◆ Quoted passage
┄┄┄┄┄┄

# Opinion re knuckle or Link couplers



## BrokeCurmudgeon (Feb 8, 2016)

I am looking for opinions concerning the operational differences and/or preferences between knuckle and link couplers. Thanks!


----------



## AmFlyer (Mar 16, 2012)

Opinions we have in abundance. I have always been a fan of link couplers and prioritized collecting link coupler equipment. I do have a lot of knuckle coupler equipment in my collection.
Why do I prefer link couplers?
1. Easy to maintain
2. Offer complete flexibility of adjustment but do require care in adjusting
3. Will couple at any speed regardless of how slow, important when running with Legacy. Knuckles require a more forceful "bang" to close.
4. Will couple on any curve. Knuckle couplers are out of alignment frequently on curves and do not mate.
5. Cars couple closer together with link couplers, very noticeable on longer freights.

The two main downsides to links are appearance and reliability. Link coupler equipped cars have a tendency to uncouple at the most inconvenient times. The two reasons for this are uneven trackwork and misadjusted couplers. I run 15 car link coupler freights on my permanent layout and have not had a spontaneous uncoupling is over a year. But this layout has wide radius curves and vertical as well as horizontal easements. The trackwork is perfect. I made sure every coupler was correctly adjusted and the wheels properly gauged before putting the car on the layout.
My personal opinion is the knuckle couplers are so large that they do not improve the appearance. I have a lot of transition cars since all my engines have knuckle couplers and many of the correct road name cabooses are knuckle couplers.

┄┄┄┄┄┄

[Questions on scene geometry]
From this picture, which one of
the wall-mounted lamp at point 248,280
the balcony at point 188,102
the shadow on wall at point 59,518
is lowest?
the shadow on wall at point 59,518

┄┄┄┄┄┄

◆ What this exercise asks
• A. In the coupler thread, why does AmFlyer have a lot of transition cars? Answer in one to three sentences.
• B. Please copy the coupler thread word for word, starting with "## AmFlyer (Mar" and going on through "on longer freights.".
• C. Answer these questions from the coupler thread:
(i) What date is shown on BrokeCurmudgeon's post?
(ii) What two main downsides to link couplers does AmFlyer name?
(iii) How many cars are in the link coupler freights AmFlyer runs on the permanent layout?

◆ Task results
• A. AmFlyer has a lot of transition cars because all of AmFlyer's engines have knuckle couplers and many of the correct road name cabooses are knuckle couplers.

• B.
## AmFlyer (Mar 16, 2012)

Opinions we have in abundance. I have always been a fan of link couplers and prioritized collecting link coupler equipment. I do have a lot of knuckle coupler equipment in my collection.
Why do I prefer link couplers?
1. Easy to maintain
2. Offer complete flexibility of adjustment but do require care in adjusting
3. Will couple at any speed regardless of how slow, important when running with Legacy. Knuckles require a more forceful "bang" to close.
4. Will couple on any curve. Knuckle couplers are out of alignment frequently on curves and do not mate.
5. Cars couple closer together with link couplers, very noticeable on longer freights.

• C.
(i) Feb 8, 2016
(ii) Appearance and reliability
(iii) 15